Latin American companies, mainly Brazilian and Mexican firms, will spend 0.23% of their total IT budgets on IoT initiatives in 2015, or a mean US$54.7mn, compared to 0.45% in North America, 0.40% in Europe, and 0.34% in Asia-Pacific, according to the TCS Global Trend Study 2015.
Global average per-company IoT spend will reach US$86mn this year. Industry manufacturers are expected to invest the most, at US$121.8mn on average.
TCS surveyed 795 large companies, with average revenue of US$22bn, from 13 industry segments and four regions worldwide, including Brazil and Mexico.
IoT investments will reach mean levels of approximately US$79.9mn in Brazil and US$1.8mn in Mexico this year.
A new report by Juniper Research released this Tuesday predicts that the world will reach 38.5bn connected devices by 2020, three times more than the current 13.4bn, driven by industrial applications and the public.

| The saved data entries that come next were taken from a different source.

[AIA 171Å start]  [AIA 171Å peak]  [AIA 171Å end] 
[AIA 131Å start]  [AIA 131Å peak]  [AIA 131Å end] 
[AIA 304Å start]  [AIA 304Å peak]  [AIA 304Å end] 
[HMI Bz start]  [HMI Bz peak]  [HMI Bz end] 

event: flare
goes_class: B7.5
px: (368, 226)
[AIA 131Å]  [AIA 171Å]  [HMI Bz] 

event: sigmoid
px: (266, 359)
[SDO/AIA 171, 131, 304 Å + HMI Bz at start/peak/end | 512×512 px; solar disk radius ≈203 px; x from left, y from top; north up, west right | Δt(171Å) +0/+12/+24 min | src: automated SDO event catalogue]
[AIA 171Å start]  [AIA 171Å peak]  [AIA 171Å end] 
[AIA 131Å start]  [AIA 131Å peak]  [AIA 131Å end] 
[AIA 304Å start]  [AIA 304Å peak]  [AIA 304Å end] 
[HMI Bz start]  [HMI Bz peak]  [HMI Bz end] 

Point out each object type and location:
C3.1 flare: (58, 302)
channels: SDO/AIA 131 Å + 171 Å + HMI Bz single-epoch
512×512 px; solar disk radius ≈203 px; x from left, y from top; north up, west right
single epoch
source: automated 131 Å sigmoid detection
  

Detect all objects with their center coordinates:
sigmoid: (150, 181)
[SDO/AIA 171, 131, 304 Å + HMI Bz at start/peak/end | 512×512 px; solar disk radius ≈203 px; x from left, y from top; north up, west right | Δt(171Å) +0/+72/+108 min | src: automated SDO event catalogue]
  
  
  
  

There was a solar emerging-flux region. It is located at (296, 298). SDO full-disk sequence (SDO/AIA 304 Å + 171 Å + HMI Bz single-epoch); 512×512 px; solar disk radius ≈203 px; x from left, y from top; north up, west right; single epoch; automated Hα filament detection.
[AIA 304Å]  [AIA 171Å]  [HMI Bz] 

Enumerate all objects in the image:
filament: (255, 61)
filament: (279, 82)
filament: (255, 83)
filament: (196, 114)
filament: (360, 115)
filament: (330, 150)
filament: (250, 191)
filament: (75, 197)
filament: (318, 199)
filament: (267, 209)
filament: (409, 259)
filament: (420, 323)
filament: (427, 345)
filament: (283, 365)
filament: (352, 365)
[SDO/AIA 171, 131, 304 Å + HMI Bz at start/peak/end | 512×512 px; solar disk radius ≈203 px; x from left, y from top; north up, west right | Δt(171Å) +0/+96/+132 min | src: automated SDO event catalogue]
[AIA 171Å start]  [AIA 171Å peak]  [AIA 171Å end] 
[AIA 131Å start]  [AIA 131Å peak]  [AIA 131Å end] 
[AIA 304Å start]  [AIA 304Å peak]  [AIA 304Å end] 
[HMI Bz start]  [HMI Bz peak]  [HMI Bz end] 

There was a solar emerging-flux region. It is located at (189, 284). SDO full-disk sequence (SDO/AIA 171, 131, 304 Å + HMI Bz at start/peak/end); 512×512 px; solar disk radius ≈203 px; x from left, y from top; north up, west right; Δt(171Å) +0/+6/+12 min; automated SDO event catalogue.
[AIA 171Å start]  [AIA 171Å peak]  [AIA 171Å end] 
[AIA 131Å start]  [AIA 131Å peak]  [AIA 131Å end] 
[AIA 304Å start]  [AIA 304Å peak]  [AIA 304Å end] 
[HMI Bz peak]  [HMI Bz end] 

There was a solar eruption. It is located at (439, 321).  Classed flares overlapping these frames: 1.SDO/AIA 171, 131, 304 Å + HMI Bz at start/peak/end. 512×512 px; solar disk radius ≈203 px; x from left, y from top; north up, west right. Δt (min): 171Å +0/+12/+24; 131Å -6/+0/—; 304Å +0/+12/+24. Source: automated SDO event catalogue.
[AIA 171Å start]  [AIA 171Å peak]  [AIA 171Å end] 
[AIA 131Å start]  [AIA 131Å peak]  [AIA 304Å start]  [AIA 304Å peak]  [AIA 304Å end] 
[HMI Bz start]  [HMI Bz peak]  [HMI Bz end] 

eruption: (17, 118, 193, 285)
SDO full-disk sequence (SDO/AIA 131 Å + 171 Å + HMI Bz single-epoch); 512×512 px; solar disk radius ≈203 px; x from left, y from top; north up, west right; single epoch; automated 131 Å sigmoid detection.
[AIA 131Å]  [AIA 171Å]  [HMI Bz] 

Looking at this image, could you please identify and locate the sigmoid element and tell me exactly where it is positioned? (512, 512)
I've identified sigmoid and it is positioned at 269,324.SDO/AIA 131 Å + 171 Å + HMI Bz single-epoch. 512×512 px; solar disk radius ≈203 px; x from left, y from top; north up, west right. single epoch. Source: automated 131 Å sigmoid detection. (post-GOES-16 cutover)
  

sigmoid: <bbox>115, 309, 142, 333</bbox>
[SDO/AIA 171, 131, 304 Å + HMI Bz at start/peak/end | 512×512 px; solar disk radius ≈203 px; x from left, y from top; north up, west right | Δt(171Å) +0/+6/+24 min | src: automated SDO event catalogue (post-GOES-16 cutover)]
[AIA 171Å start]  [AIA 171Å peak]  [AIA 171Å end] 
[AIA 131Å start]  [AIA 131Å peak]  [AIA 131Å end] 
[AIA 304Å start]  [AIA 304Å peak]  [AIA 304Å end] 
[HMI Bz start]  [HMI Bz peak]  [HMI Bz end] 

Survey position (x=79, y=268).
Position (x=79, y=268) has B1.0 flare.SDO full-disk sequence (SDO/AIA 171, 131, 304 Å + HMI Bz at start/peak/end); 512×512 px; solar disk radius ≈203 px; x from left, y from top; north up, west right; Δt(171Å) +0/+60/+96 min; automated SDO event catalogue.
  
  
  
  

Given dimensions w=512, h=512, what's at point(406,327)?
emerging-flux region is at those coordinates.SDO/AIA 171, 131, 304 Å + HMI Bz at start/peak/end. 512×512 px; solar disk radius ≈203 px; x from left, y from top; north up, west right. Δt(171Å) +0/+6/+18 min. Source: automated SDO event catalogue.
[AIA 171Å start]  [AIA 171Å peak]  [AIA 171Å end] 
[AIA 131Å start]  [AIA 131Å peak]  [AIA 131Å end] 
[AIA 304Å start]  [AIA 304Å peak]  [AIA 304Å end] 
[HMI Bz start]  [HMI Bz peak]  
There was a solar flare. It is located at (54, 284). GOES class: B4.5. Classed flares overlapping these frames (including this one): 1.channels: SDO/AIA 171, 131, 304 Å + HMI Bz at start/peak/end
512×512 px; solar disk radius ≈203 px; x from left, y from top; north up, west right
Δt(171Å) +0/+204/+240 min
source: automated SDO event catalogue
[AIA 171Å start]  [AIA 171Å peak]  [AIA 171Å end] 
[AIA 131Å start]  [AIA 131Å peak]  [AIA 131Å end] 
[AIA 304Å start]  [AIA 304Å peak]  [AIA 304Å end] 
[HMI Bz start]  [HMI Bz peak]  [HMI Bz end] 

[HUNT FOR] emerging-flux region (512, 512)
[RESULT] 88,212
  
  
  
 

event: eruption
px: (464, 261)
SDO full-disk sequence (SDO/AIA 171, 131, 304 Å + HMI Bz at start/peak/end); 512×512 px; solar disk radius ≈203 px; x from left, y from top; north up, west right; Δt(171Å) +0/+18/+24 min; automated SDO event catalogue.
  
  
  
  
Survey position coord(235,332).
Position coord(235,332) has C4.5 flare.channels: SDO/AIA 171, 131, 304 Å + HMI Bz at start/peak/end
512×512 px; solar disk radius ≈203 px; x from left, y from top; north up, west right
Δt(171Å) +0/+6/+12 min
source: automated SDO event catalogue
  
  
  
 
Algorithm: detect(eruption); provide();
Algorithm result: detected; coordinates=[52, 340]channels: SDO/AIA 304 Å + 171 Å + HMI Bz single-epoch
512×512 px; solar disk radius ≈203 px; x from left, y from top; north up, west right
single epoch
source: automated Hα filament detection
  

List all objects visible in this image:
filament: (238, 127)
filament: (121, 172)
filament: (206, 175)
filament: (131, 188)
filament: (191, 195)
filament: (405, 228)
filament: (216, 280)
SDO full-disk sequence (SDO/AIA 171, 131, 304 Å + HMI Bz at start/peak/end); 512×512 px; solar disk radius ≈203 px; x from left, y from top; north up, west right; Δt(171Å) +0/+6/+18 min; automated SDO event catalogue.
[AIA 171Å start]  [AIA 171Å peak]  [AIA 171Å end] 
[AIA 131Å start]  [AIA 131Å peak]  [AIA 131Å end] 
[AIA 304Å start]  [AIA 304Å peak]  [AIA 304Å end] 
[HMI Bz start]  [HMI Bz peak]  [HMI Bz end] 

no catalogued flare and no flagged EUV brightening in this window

An IDC study from August 2014 said retail companies were leading IoT investments in LatAm. According to the analyst, LatAm retailers will spend more than US$466mn on IoT technologies in 2017,
Another study released this Tuesday, from Gartner, showed how IoT was creating new software vendors, as hardware manufacturers would have to dive into the software world to differentiate product and solution offerings.
"Like vendors in the traditional software industry, device manufacturers need to protect and monetize the intellectual property (IP) contained in applications. They can do this by adopting licensing and entitlement management (LEM) systems that control access to the internet-connected device, its functions, and its features. LEM also enables flexible pricing and packaging, allowing manufacturers to bundle product features, capabilities and capacities, ensure payment, provide verified upgrade paths, and create new revenue streams," the Gartner report read
Gartner expects that by 2020, the lack of a LEM system will lead to a 20% drop in potential revenue generated from software for device manufacturers connecting to IoT.